Figure 3. Construction of ACC1 point mutants resistant to Trib1-COP1–mediated degradation.

(A) Sequence alignment of residues 200–275 of human ACC1 with compatible residues of various species. The region includes two α-helices (Helix1: residues 216–225; Helix2: residues 233–253) marked in orange and other conserved residues shown in gray. (B) Structure of the biotin carboxylase (BC) domain of ACC1. Helix1 and Helix2 (in orange) are positioned at the outside of the ATP-binding site (in blue). Mutants of Helix1 and Helix2 were constructed by replacement of 3 residues positioned at the interaction surfaces with alanine (Helix1mut: P216A, K217A, and E220A; Helix2mut: P233A, Q235A, and W238A; shown in red).
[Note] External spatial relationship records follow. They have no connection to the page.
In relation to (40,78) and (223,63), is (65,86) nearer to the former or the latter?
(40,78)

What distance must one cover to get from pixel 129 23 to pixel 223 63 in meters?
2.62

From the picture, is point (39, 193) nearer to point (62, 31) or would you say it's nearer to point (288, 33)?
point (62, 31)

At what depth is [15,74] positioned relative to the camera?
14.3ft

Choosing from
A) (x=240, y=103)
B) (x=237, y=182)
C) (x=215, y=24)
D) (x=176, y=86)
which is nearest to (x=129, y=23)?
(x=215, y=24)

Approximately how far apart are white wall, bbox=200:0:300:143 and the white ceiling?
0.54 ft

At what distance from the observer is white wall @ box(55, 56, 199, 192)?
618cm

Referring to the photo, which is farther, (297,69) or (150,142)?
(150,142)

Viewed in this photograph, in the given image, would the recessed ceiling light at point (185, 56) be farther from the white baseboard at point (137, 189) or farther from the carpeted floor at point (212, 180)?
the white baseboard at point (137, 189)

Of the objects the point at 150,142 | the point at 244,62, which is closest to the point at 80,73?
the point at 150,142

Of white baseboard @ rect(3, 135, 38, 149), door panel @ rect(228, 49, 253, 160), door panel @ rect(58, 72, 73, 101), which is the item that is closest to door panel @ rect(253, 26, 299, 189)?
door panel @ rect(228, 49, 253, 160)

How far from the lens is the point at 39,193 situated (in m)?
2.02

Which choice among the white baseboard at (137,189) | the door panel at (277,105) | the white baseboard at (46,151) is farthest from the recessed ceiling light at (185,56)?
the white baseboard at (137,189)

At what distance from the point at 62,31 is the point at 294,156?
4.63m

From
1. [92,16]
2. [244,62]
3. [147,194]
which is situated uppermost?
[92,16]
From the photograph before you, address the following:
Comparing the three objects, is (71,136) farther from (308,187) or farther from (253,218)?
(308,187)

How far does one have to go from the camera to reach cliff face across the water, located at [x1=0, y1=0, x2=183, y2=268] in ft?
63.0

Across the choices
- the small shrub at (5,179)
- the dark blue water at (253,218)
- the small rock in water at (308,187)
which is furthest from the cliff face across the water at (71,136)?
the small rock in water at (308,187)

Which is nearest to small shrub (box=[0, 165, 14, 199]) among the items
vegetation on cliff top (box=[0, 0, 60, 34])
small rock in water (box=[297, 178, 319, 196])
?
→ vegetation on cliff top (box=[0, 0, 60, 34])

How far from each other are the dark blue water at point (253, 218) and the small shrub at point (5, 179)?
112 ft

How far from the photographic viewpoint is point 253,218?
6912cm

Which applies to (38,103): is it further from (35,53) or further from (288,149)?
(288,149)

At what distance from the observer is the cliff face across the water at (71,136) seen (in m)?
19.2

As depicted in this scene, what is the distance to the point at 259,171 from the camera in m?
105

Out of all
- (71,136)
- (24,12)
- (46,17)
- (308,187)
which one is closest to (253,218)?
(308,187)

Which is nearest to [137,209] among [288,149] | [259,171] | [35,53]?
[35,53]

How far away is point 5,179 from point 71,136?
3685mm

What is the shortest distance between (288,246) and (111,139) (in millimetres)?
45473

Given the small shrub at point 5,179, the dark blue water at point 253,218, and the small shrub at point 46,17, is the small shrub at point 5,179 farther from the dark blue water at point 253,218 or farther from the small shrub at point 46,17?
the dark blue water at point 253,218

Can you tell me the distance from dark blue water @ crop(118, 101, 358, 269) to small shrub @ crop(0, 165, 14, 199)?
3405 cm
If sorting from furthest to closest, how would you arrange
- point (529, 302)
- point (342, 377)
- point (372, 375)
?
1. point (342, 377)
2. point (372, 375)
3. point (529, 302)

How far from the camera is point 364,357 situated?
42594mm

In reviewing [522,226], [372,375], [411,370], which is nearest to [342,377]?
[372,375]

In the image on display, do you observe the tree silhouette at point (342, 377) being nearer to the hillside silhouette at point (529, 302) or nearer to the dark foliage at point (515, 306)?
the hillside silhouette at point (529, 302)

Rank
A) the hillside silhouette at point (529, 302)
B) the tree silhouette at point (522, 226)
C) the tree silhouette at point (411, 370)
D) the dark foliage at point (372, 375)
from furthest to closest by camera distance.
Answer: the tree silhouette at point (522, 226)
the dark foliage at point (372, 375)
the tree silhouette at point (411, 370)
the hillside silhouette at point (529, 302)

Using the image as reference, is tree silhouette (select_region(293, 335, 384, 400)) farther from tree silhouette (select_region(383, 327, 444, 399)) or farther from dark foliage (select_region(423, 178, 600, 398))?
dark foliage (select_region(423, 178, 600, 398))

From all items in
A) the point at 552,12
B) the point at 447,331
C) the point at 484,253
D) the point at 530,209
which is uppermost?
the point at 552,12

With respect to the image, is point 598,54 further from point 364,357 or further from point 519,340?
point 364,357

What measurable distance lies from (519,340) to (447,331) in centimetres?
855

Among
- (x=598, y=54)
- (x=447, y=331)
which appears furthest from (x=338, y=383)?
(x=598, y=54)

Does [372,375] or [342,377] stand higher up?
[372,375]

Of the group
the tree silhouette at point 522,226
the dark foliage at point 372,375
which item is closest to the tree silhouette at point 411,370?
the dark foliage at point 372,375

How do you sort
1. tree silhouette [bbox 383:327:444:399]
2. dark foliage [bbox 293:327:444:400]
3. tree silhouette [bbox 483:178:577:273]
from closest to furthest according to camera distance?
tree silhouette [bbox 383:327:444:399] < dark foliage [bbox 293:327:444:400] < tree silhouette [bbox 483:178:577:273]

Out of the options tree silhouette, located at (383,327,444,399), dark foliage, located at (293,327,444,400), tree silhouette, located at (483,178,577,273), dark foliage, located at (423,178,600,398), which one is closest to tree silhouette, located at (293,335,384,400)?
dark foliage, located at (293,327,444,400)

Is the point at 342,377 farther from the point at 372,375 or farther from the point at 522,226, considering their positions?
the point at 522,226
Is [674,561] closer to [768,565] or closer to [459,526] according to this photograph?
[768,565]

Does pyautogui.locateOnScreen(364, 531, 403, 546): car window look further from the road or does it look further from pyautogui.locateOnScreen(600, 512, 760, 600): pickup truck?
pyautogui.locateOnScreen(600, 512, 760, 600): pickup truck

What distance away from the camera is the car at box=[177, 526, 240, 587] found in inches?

This model is generated by the human ACC1 full crystal structure (PDB:6G2D) with PyMOL (http://www.pymol.org). (C) Schematic representation of ACC1 point mutants for the ACC1-Trib1 binding and ubiquitination sites. The results of Trib1 binding and degradation are summarized on the right. NT, not tested. (D) GST-control and all GST-Tribbles (GST-Trib1, GST-Trib2, and GST-Trib3) fusion proteins were incubated with 293T cell lysates containing FLAG-ACC1WT, Helix1mut, and Helix2mut. Bound proteins were detected by immunoblotting with an antibody against a FLAG epitope. GST-Tribbles–fused proteins were visualized by CBB staining to evaluate their amounts. (E and F) Helix1mut and K1759R are resistant to degradation. 293T cells were transfected with the combination of vectors shown at the top. Cell lysates were analyzed by immunoblotting with antibodies against a FLAG epitope, COP1, an HA epitope, and γ-tubulin (E). Relative amounts of proteins were quantified using ImageJ software (NIH) (F).